◆ PROBLEM TO WORK ON
Which lines belong in the answer? Exactly those from the line containing "phylum: Chordata" through the last line of the records below, repeated as written.

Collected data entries
= = = = = = =

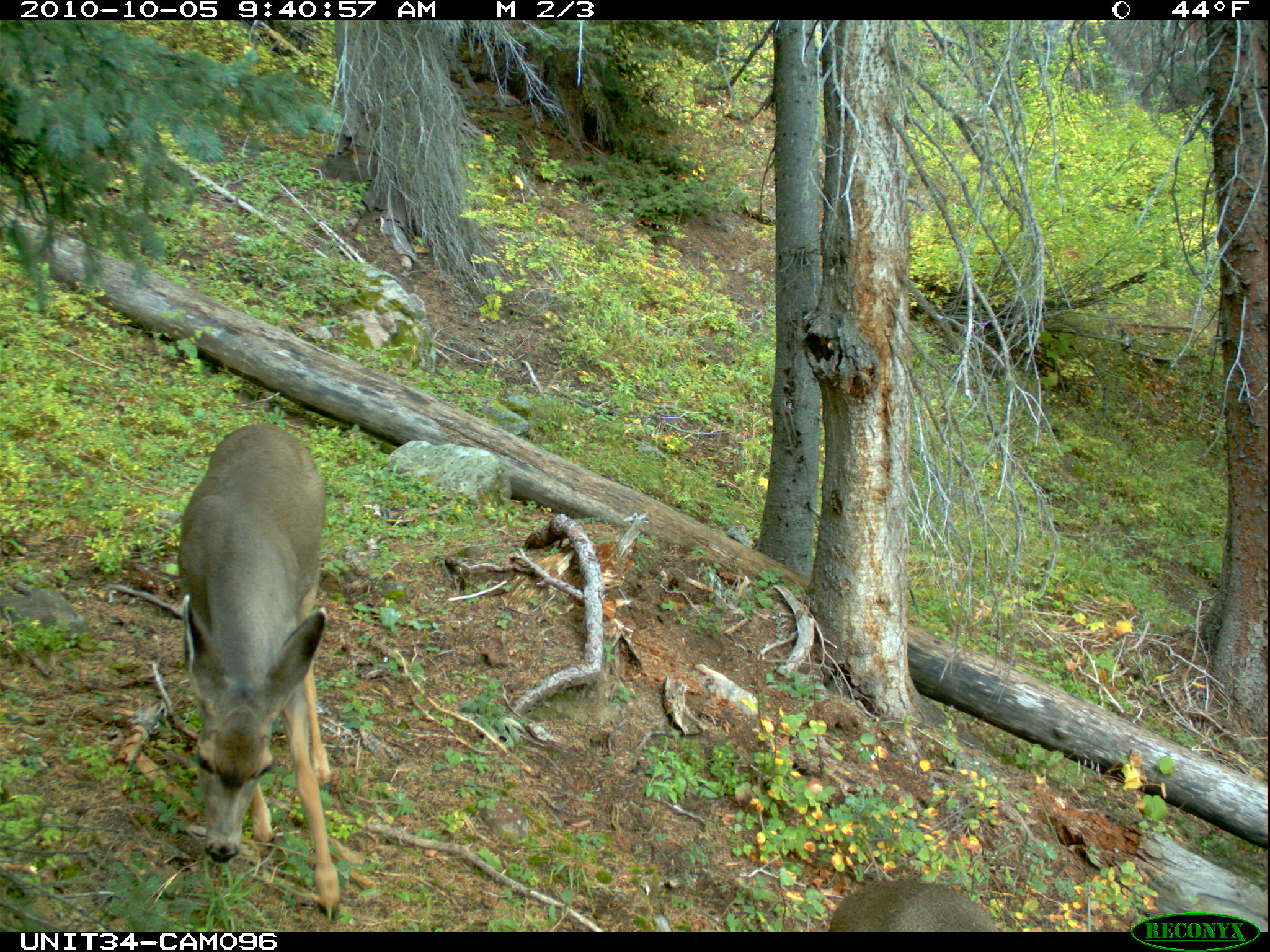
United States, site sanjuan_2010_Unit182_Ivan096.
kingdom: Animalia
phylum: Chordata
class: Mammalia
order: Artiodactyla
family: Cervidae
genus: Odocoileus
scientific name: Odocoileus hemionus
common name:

= = = = = = =

◆ FINISHED EXERCISE
phylum: Chordata
class: Mammalia
order: Artiodactyla
family: Cervidae
genus: Odocoileus
scientific name: Odocoileus hemionus
common name:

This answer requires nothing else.